> [What is needed]:
Only the number is wanted: state how many lines of the data below contain the word "configurations".

Records from a collection:

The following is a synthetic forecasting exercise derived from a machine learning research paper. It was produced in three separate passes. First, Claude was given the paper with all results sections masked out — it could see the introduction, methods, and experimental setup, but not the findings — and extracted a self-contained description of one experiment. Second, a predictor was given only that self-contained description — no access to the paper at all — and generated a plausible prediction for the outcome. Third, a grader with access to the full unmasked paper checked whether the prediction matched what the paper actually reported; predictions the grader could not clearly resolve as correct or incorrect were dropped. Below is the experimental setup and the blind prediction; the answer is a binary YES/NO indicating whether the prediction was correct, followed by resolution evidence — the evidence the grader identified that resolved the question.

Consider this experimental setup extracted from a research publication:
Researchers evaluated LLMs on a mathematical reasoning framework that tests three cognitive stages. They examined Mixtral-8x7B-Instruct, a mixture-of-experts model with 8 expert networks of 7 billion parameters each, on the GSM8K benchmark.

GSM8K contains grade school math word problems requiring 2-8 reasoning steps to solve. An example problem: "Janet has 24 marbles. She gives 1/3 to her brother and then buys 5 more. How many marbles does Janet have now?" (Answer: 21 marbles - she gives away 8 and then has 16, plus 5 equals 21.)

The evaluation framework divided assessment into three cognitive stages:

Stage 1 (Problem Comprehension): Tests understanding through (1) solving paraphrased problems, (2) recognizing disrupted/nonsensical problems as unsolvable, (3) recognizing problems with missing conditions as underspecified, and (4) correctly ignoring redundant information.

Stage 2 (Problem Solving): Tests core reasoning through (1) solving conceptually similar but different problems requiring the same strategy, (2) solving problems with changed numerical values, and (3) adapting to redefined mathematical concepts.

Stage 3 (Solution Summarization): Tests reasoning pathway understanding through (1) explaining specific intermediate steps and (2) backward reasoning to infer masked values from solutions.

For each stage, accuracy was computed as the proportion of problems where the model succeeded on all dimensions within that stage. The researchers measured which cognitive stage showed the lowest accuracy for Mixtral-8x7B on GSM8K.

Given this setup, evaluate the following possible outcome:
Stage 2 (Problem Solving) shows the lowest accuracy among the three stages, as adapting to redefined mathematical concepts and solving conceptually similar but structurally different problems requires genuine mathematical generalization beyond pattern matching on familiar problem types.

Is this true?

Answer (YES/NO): NO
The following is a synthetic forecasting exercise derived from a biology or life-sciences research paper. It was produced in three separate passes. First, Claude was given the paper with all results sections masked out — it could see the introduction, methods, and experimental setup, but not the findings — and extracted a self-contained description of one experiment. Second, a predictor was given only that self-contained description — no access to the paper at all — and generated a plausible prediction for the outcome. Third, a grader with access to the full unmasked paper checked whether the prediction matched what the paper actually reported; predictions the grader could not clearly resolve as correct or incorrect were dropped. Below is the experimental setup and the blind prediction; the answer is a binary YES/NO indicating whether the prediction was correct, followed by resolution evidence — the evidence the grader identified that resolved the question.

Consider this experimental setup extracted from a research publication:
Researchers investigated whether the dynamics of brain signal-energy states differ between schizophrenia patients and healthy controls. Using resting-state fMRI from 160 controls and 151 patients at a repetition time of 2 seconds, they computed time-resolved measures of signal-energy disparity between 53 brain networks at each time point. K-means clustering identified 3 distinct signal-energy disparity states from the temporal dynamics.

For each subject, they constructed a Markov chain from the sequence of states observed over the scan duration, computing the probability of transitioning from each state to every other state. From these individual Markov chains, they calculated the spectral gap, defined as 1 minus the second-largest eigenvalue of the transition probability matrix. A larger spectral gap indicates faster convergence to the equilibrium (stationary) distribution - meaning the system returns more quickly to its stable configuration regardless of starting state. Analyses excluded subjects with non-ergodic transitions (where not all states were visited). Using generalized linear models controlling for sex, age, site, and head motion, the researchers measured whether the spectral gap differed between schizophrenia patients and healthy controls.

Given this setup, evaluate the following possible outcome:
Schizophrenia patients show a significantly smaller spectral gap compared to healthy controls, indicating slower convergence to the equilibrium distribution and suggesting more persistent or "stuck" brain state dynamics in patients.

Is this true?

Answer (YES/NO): YES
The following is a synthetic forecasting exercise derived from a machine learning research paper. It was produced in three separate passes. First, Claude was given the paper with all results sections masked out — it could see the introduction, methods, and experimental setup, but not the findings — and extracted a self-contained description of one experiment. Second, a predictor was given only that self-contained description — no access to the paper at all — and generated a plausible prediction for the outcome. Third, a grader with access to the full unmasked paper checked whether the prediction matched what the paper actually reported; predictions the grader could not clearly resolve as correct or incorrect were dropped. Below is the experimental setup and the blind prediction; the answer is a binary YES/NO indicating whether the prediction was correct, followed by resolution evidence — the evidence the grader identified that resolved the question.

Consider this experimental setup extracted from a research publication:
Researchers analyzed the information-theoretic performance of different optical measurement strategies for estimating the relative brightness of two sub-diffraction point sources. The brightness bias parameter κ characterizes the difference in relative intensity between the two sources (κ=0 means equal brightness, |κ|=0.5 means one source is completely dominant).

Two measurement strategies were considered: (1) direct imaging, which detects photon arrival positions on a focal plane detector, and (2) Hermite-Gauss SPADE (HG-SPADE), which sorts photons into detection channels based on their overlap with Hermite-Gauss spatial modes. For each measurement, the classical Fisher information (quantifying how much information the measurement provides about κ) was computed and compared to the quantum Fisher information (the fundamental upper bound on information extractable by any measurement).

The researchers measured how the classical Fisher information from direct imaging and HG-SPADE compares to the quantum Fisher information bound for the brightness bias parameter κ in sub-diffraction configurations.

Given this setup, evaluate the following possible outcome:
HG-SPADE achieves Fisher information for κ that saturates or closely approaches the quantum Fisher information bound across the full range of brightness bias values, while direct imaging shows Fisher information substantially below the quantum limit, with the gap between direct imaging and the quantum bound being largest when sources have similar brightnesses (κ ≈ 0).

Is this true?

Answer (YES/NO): NO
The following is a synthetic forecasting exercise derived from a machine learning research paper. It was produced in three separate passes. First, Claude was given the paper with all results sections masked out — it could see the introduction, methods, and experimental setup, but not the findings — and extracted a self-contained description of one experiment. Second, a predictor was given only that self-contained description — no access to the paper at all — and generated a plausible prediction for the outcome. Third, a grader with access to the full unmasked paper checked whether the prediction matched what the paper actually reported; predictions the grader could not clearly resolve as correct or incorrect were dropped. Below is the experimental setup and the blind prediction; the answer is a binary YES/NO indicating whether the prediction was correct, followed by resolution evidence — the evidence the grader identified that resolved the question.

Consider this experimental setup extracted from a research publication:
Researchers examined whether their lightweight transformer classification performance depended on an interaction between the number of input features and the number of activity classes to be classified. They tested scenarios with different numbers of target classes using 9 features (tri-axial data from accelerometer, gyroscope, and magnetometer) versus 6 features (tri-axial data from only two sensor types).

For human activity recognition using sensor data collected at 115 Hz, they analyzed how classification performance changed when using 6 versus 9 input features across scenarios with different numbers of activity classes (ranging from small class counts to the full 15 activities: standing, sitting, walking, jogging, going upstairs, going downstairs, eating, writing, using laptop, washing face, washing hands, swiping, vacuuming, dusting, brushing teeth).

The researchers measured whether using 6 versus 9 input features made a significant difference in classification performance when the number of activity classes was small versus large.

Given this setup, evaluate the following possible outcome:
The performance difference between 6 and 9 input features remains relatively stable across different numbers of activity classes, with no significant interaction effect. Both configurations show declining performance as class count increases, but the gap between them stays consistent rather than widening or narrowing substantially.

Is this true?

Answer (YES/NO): NO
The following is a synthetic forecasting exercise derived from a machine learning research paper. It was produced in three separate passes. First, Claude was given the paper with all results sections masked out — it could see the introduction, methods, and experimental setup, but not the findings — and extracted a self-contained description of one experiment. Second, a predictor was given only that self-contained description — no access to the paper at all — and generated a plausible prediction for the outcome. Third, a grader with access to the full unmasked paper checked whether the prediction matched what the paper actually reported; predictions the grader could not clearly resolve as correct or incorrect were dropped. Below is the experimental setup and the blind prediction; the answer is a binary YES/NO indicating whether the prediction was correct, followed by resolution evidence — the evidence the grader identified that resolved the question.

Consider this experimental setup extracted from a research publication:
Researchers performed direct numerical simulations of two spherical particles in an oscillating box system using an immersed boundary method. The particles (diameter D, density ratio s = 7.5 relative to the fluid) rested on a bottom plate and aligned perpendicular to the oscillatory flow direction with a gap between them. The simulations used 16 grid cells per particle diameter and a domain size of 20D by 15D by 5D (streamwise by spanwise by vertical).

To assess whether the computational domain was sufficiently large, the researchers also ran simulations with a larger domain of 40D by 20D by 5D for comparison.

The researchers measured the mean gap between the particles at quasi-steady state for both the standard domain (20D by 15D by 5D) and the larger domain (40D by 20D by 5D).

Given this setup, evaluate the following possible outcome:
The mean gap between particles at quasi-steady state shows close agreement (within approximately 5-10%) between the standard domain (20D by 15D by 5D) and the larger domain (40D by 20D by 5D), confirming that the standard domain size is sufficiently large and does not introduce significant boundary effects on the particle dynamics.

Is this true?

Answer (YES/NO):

> [Result of the exercise]:
2